Examples of suitable chelators include, but are not limited to, derivatives of diethylenetriamine pentaacetic acid (DTPA), 1,4,7,10-tetraazacyclotetradecane-1,4,7,10-tetraacetic acid (DOTA), 1-substituted 1,4,7,-tricarboxymethyl 1,4,7,10 tetraazacyclododecane triacetic acid (DO3A), derivatives of the 1-1-(1-carboxy-3-(p-nitrophenyl)propyl-1,4,7,10 tetraazacyclododecane triacetate (PA-DOTA) and MeO-DOTA, ethylenediaminetetraacetic acid (EDTA), and 1,4,8,11-tetraazacyclotetradecane-1,4,8,11-tetraacetic acid (TETA), derivatives of 3,3,9,9-Tetramethyl-4,8-diazaundecane-2,10-dione dioxime (PnAO); and derivatives of 3,3,9,9-Tetramethyl-5-oxa-4,8-diazaundecane-2,10-dione dioxime (oxa PnAO). Additional chelating ligands are ethylenebis-(2-hydroxy-phenylglycine) (EHPG), and derivatives thereof, including 5-C1-EHPG, 5-Br-EHPG, 5-Me-EHPG, 5-t-Bu-EHPG, and 5-sec-Bu-EHPG; benzodiethylenetriamine pentaacetic acid (benzo-DTPA) and derivatives thereof, including dibenzo-DTPA, phenyl-DTPA, diphenyl-DTPA, benzyl-DTPA, and dibenzyl-DTPA; bis-2 (hydroxybenzyl)-ethylene-diaminediacetic acid (HBED) and derivatives thereof; the class of macrocyclic compounds which contain at least 3 carbon atoms and at least two heteroatoms (O and/or N), which macrocyclic compounds can consist of one ring, or two or three rings joined together at the hetero ring elements, e.g., benzo-DOTA, dibenzo-DOTA, and benzo-NOTA, where NOTA is 1,4,7-triazacyclononane N,N′,N″-triacetic acid, benzo-TETA, benzo-DOTMA, where DOTMA is 1,4,7,10-tetraazacyclotetradecane-1,4,7,10-tetra(methyl tetraacetic acid), and benzo-TETMA, where TETMA is 1,4,8,11-tetraazacyclotetradecane-1,4,8,11-(methyl tetraacetic acid); derivatives of 1,3-propylenediaminetetraacetic acid (PDTA) and triethylenetetraaminehexaacetic acid (TTHA); derivatives of 1,5,10-N,N′,N″-tris(2,3-dihydroxybenzoyl)-tricatecholate (LICAM) and 1,3,5-N,N′,N″-tris(2,3-dihydroxybenzoyl)aminomethylbenzene (MECAM). Examples of representative chelators and chelating groups are described in WO 98/18496, WO 86/06605, WO 91/03200, WO 95/28179, WO 96/23526, WO 97/36619, PCT/US98/01473, PCT/US98/20182, and U.S. Pat. Nos. 4,899,755, 5,474,756, 5,846,519 and 6,143,274, each of which is hereby incorporated by reference in its entirety.
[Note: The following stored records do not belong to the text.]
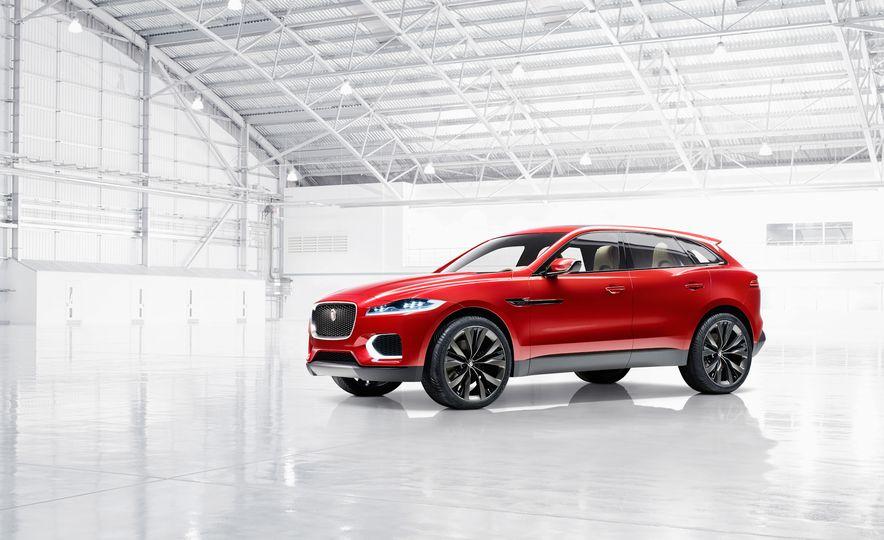 2017 Jaguar F-Pace concept - Slide 8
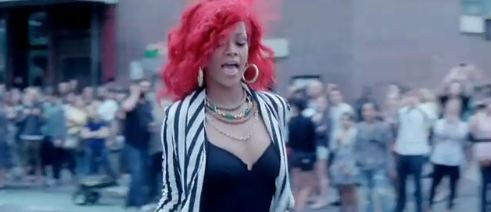 Rihanna - Red Bob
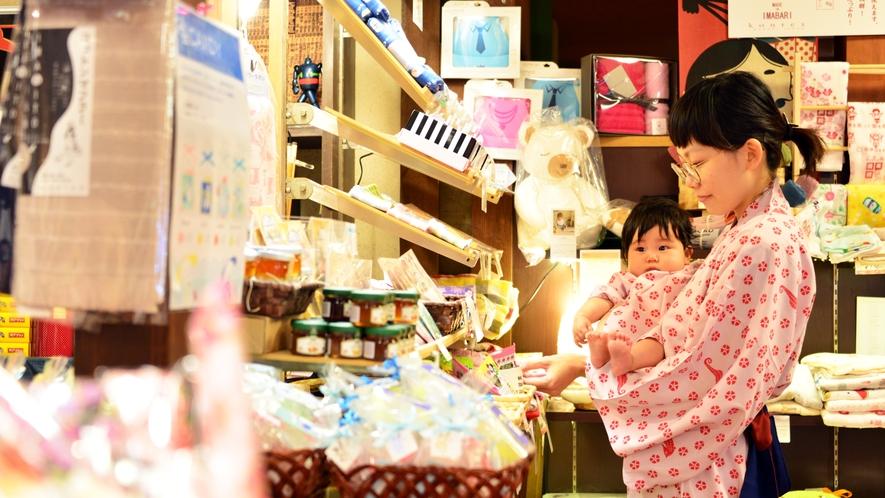 館内売店ではお土産・和雑貨・おつまみ・お子様用品などを取り揃えております。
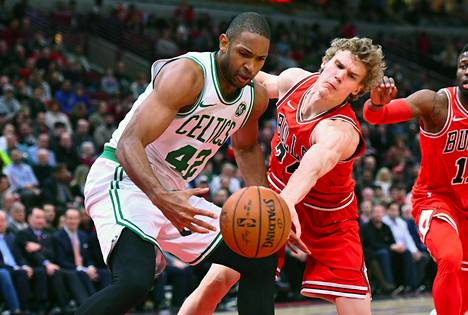 Boston Celticsin Al Horford ja Lauri Markkanen kamppailivat maanantaina Chicagossa.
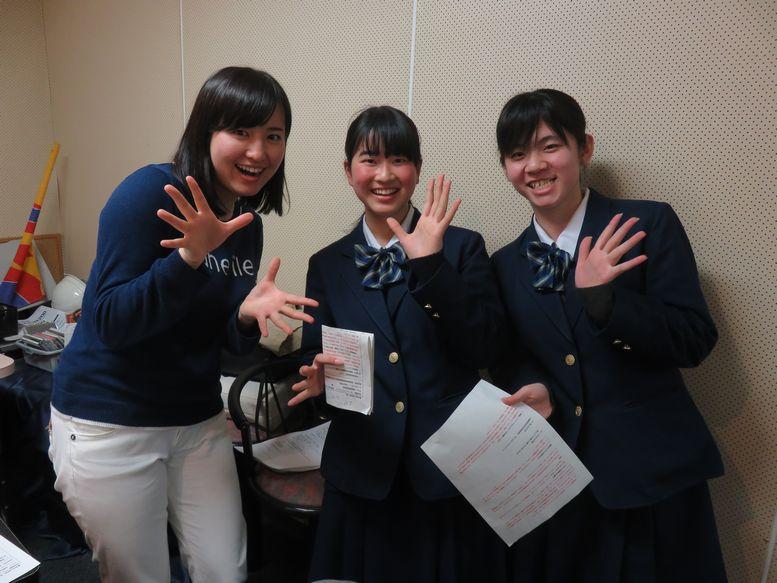 泉高等学校制服画像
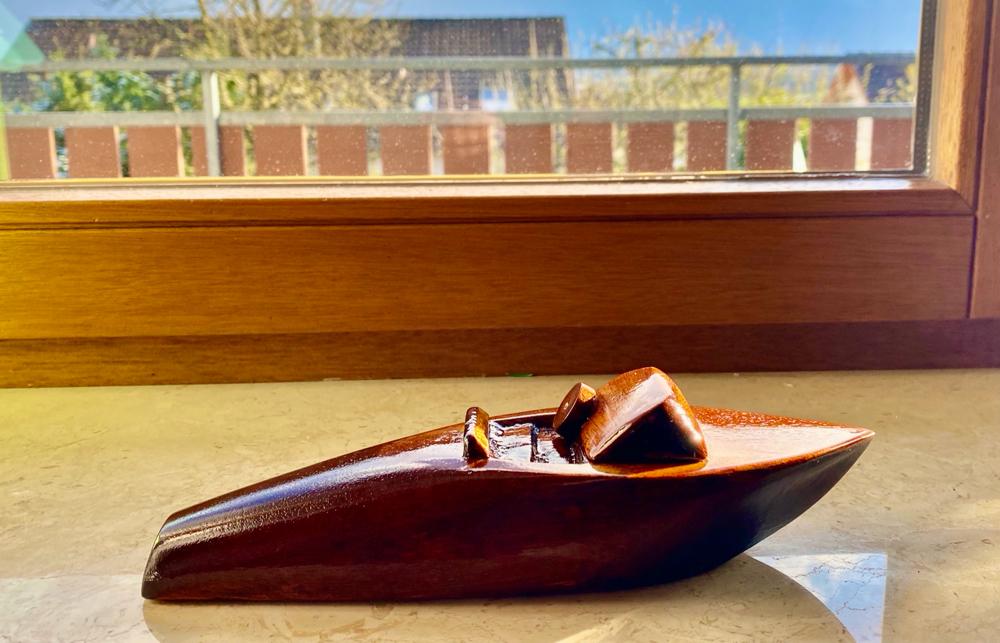 Kreativität auch mal anders : selbstgeschnitzes Holzspielzeug aus Mahagoni mit 17 Lackschichten - Riva Ariston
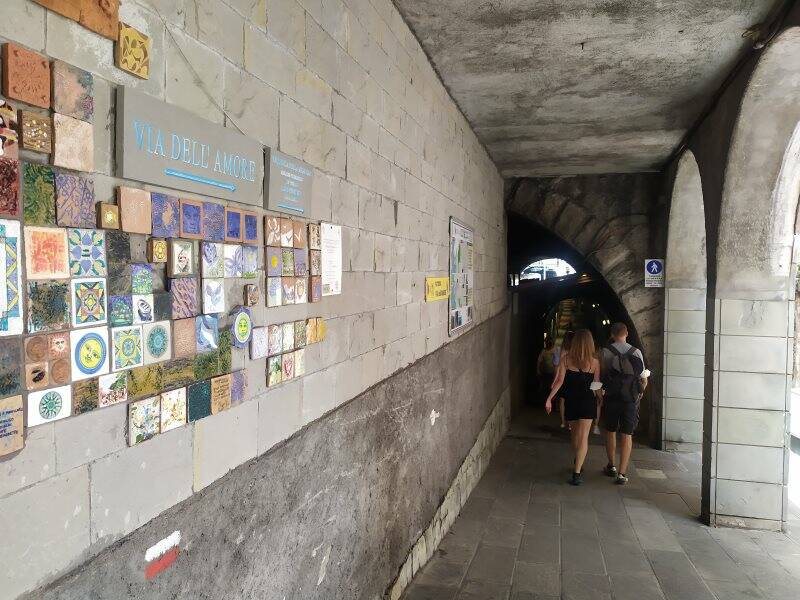 Turisti nel tunnel di Riomaggiore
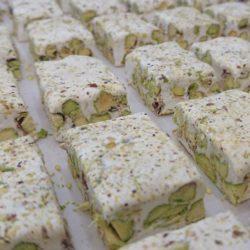 Nougats avec pistaches et poudre de pistache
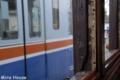 [電車][熊本電鉄]モハ71形(被爆電車)の窓枠と200系(元南海電鉄22000系) 2009-05-30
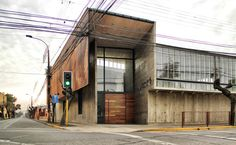 Galería de Edificio Administrativo Curricular Liceo María Auxiliadora / Surco Studio - 13
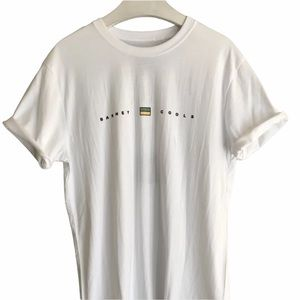 Barney Cools T-Shirt Size Small NWT White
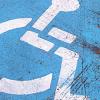 Las personas con movilidad reducida de Roquetas de Mar disfrutan de la señalización de aparcamientos, dentro de un paquete de medidas sobre movilidad
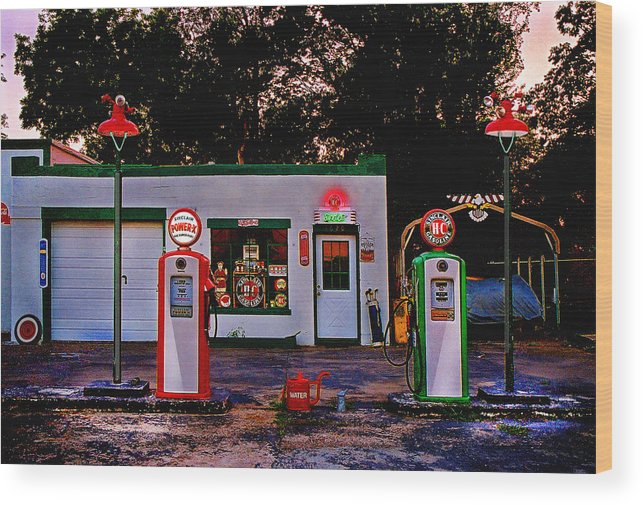 Gas Station Wood Print featuring the photograph Sinclair by Steve Karol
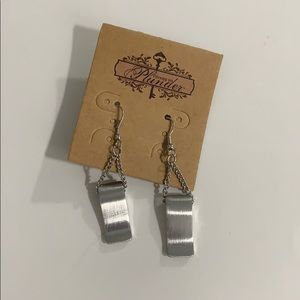 Silver plunder earrings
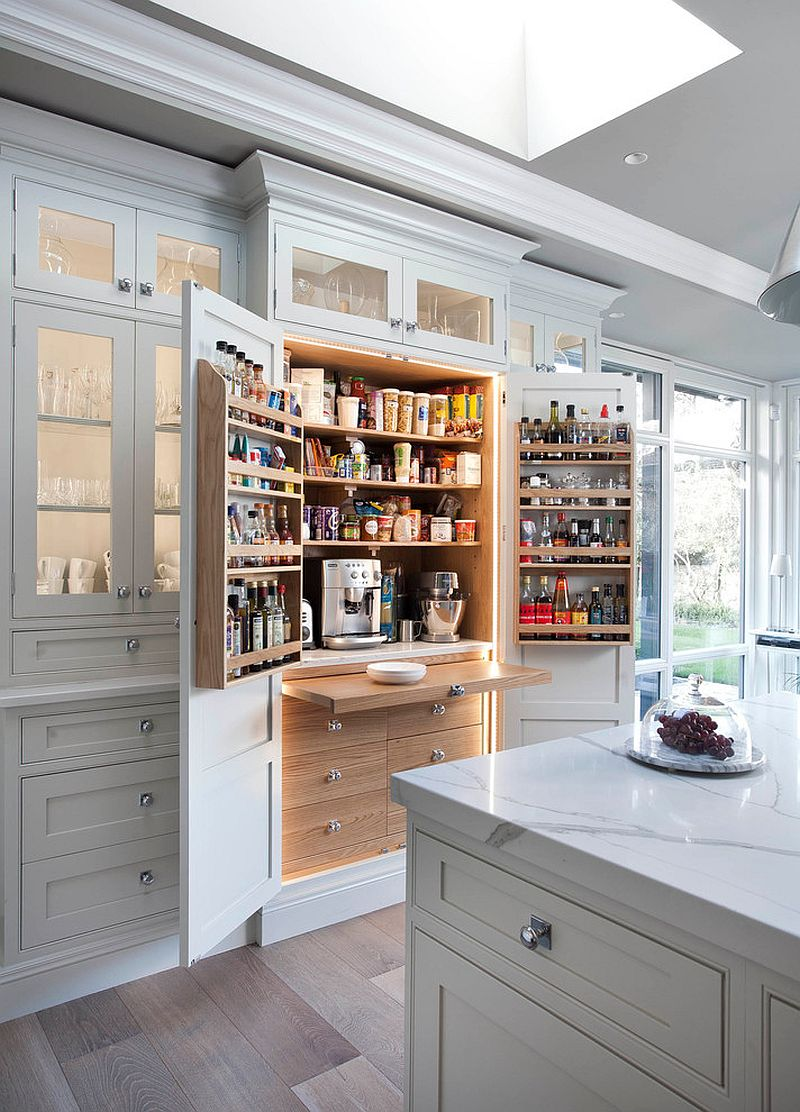Small-and-space-savvy-pantry-for-the-contemporary-kitchen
In some embodiments, the metal chelator comprises desferrioxamine (also referred to as deferoxamine, desferrioxamine B, desferoxamine B, DFO-B, DFOA, DFB or desferal) or a derivative thereof. See, for example U.S. Pat. Nos. 8,309,583, 4,684,482, and 5,268,165, each of which is hereby incorporated by reference in its entirety for its teaching of desferrioxamine and desferrioxamine derivatives.
As is well known in the art, metal chelators can be specific for particular metal ions. Suitable metal chelators can be selected for incorporation into the biomolecule based on the desired metal ion and intended use of the biomolecule.
Paramagnetic ions form a magnetic moment upon the application of an external magnetic field thereto. Magnetization is not retained in the absence of an externally applied magnetic field because thermal motion causes the spin of unpaired electrons to become randomly oriented in the absence of an external magnetic field. By taking advantage of its property of shortening the magnetic relaxation time of water molecules, a paramagnetic substance is usable as an active component of MRI contrast agents. Suitable paramagnetic transition metal ions include Cr3+, Co2+, Mn2+, Ni2+, Fe2+, Fe3+, Zr4+, Cu2+, and Cu3+. In preferred embodiments, the paramagnetic ion is a lanthanide ion (e.g., La3+, Gd3+, Ce3+, Tb3+, Pr3+, Dy3+, Nd3+, Ho3+, Pm3+, Er3+, Sm3+, Tm3+, Eu3+, Yb3+, or Lu3+). In MRI, especially preferred metal ions are Gd3+, Mn2+, Fe3+, and Eu2+.
Suitable radionuclides include 99mTc, 67Ga, 68Ga, 66Ga, 47Sc, 51Cr, 167Tm, 141Ce, 111In, 18F, 11C, 15N, 17O, 168Yb, 175Yb, 140La, 90Y, 88Y, 86Y, 153Sm, 166Ho, 165Dy 166Dy, 62Cu, 64Cu, 67Cu, 97Ru, 103Ru, 186Re, 188Re, 203Pb, 211Bi, 212Bi, 213Bi, 214Bi, 225Ac, 211At, 105Rh, 109Pd, 117mSn, 149Pm, 161Tb, 177Lu, 198Au, 199Au, 89Zr, and oxides or nitrides thereof. The choice of isotope will be determined based on the desired therapeutic or diagnostic application. For example, for diagnostic purposes (e.g., to diagnose and monitor therapeutic progress in primary tumors and metastases), suitable radionuclides include 64Cu, 67Ga, 68Ga, 66Ga, 99mTc, and 111In, 18F, 89Zr, 123I, 131I, 124I, 177Lu, 15N, 17O. For therapeutic purposes (e.g., to provide radiotherapy for primary tumors and metastasis related to cancers of the prostate, breast, lung, etc.), suitable radionuclides include 64Cu, 90Y, 105Rh, 111In, 117mSn, 149Pm, 153Sm, 161Tb, 166Dy, 166Ho, 175Yb, 177Lu, 186/188Re, 199Au, 131I, and 125I, 212Bi, and 211At.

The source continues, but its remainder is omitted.